§ **Problem requirements**:
Quote the material below verbatim, from its beginning up to and including the line with "414 centimetres".
## start Raw records
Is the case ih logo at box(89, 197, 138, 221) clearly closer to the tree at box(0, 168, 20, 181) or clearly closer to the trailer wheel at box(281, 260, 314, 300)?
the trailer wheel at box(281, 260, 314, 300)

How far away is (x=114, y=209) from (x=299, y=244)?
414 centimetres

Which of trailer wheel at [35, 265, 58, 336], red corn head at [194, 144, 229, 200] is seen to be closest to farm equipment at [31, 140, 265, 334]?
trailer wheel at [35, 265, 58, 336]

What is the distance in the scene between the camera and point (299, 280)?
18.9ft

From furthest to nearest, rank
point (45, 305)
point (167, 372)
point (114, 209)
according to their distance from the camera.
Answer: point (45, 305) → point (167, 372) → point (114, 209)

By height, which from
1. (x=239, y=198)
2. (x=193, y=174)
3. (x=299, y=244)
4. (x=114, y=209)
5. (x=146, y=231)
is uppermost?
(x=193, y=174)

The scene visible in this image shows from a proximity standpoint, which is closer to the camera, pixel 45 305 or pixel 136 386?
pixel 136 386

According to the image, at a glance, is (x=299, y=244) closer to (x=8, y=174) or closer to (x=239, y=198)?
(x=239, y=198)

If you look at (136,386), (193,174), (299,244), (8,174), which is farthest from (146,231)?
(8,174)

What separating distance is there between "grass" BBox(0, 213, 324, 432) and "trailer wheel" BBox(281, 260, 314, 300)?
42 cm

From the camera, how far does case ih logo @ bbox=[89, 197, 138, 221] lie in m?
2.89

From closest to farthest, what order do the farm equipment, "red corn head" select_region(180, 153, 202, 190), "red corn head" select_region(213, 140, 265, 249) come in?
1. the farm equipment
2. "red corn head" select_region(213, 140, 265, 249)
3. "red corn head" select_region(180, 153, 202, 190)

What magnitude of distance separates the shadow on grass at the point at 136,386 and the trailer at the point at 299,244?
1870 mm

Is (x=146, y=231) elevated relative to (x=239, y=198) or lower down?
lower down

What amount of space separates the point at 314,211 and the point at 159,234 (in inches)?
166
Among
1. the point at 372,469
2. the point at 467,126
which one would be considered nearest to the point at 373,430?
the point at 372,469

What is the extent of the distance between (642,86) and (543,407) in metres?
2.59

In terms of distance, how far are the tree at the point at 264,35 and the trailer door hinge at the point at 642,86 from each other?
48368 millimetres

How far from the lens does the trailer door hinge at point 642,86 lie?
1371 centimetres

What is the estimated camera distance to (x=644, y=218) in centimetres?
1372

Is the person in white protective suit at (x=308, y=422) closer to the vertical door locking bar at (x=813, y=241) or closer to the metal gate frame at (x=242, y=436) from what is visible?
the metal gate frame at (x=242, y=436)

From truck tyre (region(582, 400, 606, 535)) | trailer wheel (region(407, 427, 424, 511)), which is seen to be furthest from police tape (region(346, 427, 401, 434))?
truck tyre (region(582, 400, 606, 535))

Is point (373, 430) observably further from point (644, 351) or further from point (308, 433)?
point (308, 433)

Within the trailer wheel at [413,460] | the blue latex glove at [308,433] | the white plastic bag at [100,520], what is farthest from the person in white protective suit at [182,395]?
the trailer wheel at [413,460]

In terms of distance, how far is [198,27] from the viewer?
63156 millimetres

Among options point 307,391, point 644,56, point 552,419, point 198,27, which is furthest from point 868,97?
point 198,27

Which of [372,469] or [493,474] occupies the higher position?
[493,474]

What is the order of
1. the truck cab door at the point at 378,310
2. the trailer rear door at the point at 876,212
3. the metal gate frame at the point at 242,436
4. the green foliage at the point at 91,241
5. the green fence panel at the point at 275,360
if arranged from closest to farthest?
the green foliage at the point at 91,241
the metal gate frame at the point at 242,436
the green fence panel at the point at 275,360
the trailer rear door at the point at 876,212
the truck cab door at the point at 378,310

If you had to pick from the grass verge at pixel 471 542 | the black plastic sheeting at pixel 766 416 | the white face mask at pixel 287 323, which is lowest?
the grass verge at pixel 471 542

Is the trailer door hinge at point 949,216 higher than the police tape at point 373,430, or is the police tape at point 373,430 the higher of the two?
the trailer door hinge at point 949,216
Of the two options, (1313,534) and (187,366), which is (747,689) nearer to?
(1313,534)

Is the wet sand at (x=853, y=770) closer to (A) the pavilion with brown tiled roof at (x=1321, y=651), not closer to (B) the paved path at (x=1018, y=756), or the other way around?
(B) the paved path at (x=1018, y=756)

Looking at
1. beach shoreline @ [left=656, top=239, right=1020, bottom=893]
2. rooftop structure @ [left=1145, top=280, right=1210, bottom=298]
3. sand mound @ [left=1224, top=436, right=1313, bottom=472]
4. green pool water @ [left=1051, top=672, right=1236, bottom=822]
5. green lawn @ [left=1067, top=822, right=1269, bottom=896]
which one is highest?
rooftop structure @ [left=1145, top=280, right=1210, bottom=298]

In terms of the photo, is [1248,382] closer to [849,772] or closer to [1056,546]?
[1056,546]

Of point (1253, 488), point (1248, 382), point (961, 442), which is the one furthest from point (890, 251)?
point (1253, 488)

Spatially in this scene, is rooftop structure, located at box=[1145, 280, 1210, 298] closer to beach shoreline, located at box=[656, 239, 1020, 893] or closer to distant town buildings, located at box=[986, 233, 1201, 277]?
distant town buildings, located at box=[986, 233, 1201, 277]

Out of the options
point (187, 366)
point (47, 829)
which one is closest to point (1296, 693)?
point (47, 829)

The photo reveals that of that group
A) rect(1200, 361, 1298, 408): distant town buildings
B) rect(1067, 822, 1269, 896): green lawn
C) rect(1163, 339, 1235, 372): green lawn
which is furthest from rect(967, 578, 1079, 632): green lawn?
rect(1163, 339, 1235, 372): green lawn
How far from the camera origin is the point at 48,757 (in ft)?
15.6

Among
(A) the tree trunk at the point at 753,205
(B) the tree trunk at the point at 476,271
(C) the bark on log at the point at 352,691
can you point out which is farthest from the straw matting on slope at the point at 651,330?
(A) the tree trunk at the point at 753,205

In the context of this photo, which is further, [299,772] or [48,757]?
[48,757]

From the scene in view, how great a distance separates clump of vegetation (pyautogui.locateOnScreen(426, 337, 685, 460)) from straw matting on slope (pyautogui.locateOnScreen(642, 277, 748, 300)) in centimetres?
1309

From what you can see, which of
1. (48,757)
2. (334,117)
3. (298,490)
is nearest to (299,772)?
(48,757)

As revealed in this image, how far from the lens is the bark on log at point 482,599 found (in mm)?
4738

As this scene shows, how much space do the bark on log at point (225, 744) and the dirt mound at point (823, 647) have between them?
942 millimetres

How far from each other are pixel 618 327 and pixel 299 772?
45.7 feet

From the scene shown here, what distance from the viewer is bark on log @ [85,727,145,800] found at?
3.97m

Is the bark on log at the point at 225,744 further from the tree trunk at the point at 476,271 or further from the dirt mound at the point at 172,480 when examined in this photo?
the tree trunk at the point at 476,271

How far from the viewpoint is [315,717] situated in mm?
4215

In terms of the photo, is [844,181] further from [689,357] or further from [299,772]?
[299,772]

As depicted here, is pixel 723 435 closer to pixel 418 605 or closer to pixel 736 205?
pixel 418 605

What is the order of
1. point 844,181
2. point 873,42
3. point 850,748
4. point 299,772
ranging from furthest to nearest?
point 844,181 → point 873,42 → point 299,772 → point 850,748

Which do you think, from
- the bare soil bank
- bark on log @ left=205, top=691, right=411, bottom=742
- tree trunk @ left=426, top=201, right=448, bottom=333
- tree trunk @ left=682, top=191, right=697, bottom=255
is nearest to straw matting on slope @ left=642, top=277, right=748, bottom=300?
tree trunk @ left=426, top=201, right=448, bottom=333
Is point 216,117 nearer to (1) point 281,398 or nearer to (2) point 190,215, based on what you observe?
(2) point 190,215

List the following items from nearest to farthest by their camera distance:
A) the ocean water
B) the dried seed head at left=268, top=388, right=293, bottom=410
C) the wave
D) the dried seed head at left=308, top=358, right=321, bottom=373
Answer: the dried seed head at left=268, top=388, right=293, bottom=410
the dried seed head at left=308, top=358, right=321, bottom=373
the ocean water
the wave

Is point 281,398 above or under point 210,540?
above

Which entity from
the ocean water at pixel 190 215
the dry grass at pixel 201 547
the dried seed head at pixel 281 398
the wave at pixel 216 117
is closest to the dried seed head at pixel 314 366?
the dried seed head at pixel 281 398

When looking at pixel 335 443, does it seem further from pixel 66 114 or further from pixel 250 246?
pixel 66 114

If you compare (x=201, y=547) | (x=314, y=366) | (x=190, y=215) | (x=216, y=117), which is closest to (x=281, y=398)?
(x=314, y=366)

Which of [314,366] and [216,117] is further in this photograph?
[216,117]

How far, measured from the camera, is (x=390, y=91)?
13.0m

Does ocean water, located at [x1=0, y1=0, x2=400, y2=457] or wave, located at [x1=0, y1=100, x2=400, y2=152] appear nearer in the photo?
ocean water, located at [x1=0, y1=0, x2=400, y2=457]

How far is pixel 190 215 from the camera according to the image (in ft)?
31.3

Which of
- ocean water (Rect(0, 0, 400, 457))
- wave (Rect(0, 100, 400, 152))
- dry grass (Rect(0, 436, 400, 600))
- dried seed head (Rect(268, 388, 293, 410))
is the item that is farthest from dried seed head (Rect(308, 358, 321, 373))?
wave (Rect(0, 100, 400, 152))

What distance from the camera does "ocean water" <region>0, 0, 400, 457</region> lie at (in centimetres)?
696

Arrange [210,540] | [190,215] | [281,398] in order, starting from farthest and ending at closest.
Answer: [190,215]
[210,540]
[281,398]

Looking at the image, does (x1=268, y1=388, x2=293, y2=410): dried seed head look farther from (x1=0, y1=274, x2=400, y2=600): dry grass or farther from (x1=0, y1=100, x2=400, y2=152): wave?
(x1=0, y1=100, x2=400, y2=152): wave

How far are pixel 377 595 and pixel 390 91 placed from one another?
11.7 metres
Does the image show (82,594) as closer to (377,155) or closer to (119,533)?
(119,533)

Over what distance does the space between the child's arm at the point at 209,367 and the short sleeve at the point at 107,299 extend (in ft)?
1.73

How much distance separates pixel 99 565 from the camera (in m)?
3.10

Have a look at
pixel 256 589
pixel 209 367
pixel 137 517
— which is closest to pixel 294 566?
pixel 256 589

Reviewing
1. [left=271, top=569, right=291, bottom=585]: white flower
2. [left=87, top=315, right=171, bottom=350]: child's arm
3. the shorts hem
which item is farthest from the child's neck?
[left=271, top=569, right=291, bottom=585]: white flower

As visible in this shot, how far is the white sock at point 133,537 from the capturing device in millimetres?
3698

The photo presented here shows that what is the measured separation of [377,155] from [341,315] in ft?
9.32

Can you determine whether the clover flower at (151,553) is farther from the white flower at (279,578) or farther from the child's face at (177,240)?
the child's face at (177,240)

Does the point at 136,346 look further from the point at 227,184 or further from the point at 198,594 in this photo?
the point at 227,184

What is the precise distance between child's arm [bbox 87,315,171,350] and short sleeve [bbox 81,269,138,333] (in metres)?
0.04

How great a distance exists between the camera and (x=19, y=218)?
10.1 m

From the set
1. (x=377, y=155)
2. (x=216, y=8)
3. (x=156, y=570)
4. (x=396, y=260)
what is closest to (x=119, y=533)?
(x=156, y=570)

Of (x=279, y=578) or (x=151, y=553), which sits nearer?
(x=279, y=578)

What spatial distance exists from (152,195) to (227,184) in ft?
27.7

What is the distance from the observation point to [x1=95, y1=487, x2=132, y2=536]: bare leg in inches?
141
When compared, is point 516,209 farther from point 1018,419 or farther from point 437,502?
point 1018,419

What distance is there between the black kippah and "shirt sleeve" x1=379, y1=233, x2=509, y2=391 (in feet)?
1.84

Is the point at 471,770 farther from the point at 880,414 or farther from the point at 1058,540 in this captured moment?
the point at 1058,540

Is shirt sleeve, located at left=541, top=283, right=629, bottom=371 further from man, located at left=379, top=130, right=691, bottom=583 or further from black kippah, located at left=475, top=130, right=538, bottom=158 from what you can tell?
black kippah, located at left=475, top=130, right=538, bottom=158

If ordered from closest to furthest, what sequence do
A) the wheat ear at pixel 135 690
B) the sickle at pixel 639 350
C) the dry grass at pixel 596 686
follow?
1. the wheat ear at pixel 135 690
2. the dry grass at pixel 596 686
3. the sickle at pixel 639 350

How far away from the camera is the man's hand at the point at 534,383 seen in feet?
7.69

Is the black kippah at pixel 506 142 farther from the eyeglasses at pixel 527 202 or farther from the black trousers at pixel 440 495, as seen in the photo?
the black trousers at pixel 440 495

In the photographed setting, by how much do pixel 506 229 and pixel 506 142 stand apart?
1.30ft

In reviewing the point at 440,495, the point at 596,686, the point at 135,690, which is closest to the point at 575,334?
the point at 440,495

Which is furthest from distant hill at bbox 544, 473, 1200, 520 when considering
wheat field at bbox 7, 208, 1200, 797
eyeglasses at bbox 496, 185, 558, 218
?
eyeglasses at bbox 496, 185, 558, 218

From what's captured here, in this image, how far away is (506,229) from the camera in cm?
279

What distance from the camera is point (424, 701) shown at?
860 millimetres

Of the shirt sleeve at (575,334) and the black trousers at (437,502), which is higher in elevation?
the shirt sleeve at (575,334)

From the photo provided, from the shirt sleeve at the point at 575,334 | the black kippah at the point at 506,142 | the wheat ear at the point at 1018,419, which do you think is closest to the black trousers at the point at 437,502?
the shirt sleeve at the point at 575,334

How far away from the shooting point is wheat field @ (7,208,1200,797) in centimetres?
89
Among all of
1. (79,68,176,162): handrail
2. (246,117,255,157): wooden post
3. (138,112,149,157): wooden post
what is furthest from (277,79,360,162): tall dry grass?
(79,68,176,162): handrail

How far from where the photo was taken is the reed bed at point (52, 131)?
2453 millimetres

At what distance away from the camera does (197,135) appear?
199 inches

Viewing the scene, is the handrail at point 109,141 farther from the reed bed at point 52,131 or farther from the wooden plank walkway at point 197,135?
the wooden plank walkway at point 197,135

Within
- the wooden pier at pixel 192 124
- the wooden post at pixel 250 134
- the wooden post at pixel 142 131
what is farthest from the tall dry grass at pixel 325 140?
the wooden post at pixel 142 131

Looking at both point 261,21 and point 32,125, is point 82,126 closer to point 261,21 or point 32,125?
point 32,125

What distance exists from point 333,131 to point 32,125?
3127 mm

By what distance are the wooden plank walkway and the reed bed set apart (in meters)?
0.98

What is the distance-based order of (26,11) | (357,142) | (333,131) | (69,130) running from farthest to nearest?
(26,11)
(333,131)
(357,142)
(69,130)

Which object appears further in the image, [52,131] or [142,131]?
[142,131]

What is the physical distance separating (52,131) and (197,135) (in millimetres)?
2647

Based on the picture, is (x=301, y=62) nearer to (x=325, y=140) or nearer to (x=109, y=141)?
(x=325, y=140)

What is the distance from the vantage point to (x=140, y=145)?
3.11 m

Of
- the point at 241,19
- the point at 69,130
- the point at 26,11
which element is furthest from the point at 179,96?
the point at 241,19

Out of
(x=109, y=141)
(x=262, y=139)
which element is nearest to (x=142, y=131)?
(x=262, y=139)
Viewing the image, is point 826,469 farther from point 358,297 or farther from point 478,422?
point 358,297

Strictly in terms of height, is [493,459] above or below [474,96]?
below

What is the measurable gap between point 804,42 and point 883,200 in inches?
## end Raw records
§ **The result**:
Is the case ih logo at box(89, 197, 138, 221) clearly closer to the tree at box(0, 168, 20, 181) or clearly closer to the trailer wheel at box(281, 260, 314, 300)?
the trailer wheel at box(281, 260, 314, 300)

How far away is (x=114, y=209) from (x=299, y=244)?
414 centimetres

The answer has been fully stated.